*** Begin section ***
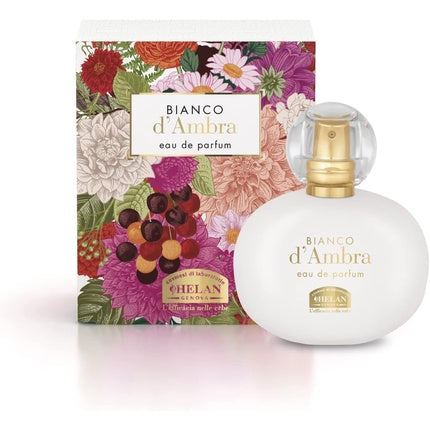 Helan Bianco D'Ambra Perfume for Women with Floral Spicy Notes Nutmeg Incense & Iris Long-Lasting Fragrance 50ml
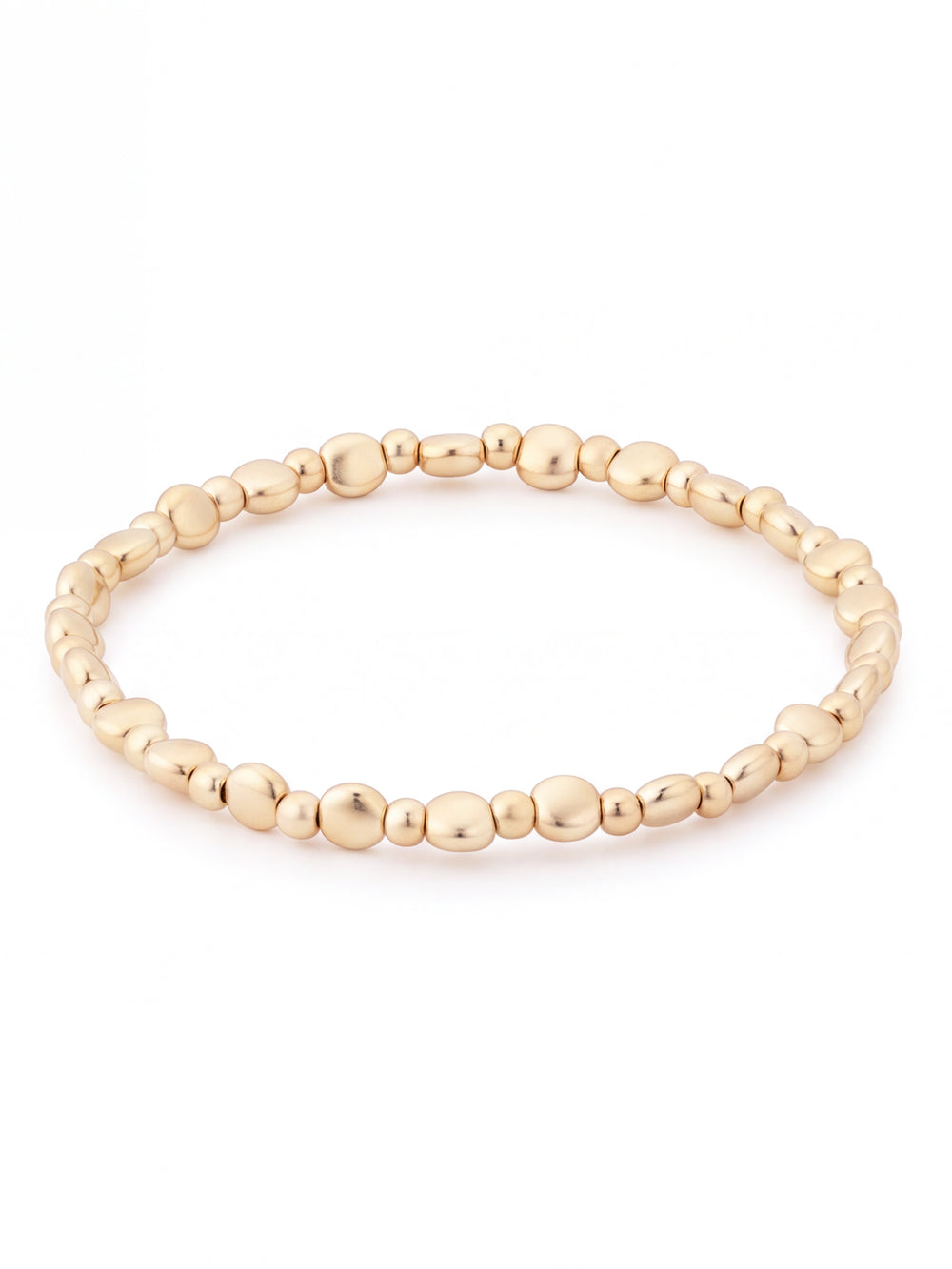Pulseras Bolitas Irregulares GoldFilled 3 mm y 5 mm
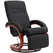 HOMCOM 135° Manual Reclining Swivel Chair, with Footrest - Black - 1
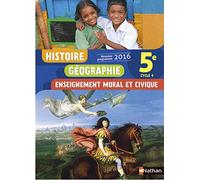 Histoire-géographie EMC. 5éme. Per la Scuola media: Livre de l'élève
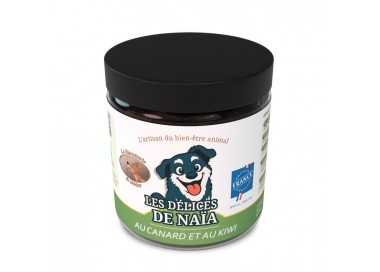Les délices de Naïa au canard et au kiwi - 100gr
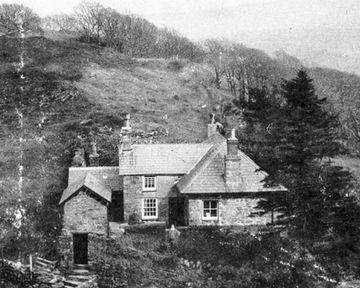 Granville Bantock outside Coed y Bleiddiau, ‘his favourite Welsh cottage’ according to his daughter Myrrha.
*** End section ***
:: EXERCISE INSTRUCTIONS ::
Everything in the listing should be repeated exactly except the pictures.

:: OUTPUT FOR THIS EXERCISE ::
 Helan Bianco D'Ambra Perfume for Women with Floral Spicy Notes Nutmeg Incense & Iris Long-Lasting Fragrance 50ml
Pulseras Bolitas Irregulares GoldFilled 3 mm y 5 mm
 HOMCOM 135° Manual Reclining Swivel Chair, with Footrest - Black - 1
 Histoire-géographie EMC. 5éme. Per la Scuola media: Livre de l'élève
Les délices de Naïa au canard et au kiwi - 100gr
 Granville Bantock outside Coed y Bleiddiau, ‘his favourite Welsh cottage’ according to his daughter Myrrha.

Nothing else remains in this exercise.